High Multiplicity pp and pA Collisions: Hydrodynamics at its Edge

TL;DR

This paper explores the applicability of hydrodynamics to high-multiplicity pp and pA collisions, analyzing flow behaviors and viscous corrections through analytical models and idealized cases.

Contribution

It provides an analytical study of hydrodynamic behavior and viscous corrections in high-multiplicity small-system collisions, extending understanding beyond numerical simulations.

Findings

Radial flow increases from AA to pA collisions.

Elliptic flow decreases from AA to pA collisions.

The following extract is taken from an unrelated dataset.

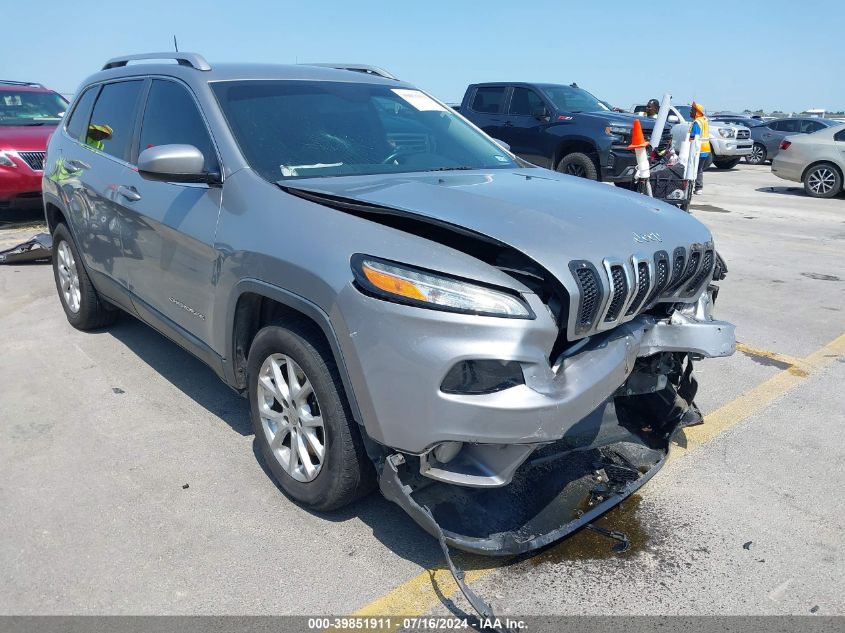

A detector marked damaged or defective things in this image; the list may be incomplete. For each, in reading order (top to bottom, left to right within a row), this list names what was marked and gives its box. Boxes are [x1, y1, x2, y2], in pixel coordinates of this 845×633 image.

crumpled hood [286, 168, 708, 282]
damaged front end [376, 284, 732, 556]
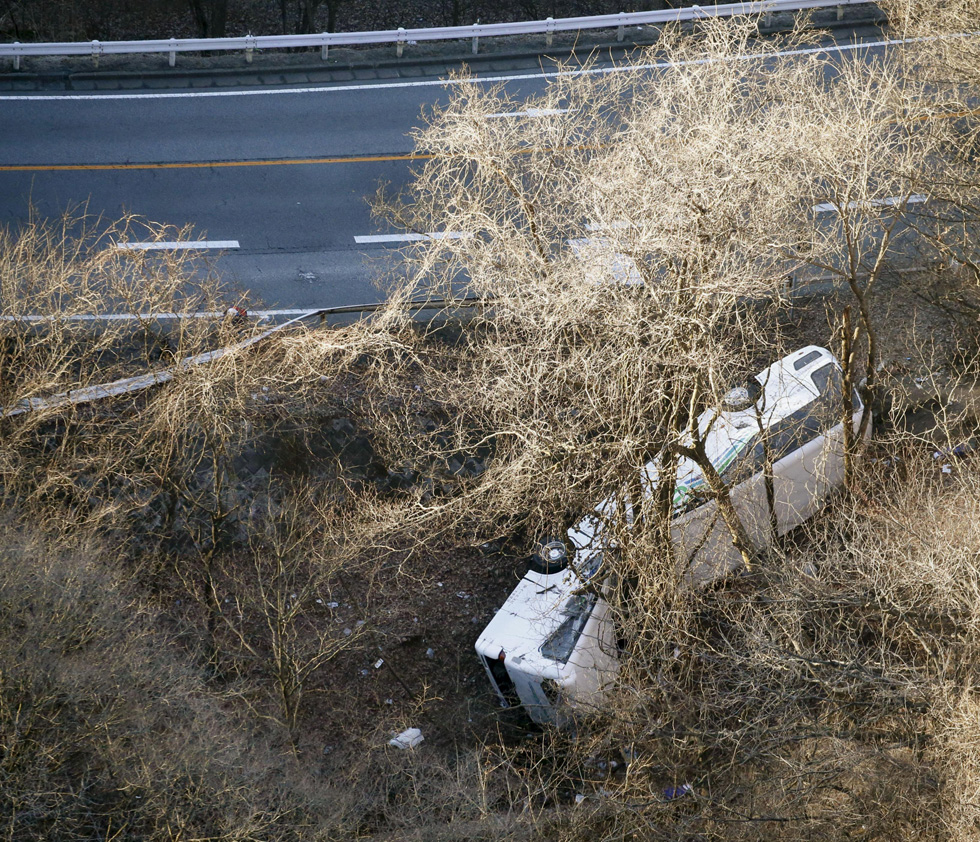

Viscous corrections grow from AA to pp but stay manageable.

Abstract

With growing multiplicity, the pp and pA collisions enter the domain where the macroscopic description (thermodynamics and hydrodynamics) becomes applicable. We discuss this situation, first with simplified thought experiments, then with some idealized representative cases, and finally address the real data. For clarity, we don't do it numerically but analytically, using the Gubser solution. We found that the radial flow is expected to increase from central AA to central pA, while the elliptic flow decreases, with higher harmonics being comparable. In the second part of the paper we approach the problem from the opposite side, using a string-based Pomeron model. We extensively study the magnitude and distribution of the viscous corrections, in Navier-Stokes and Israel-Stuart approximations, ending with higher gradient re-summation proposed by Lublinsky and Shuryak. We found those corrections growing, from AA to pA to pp, but remaining at the manageable size even in the last case.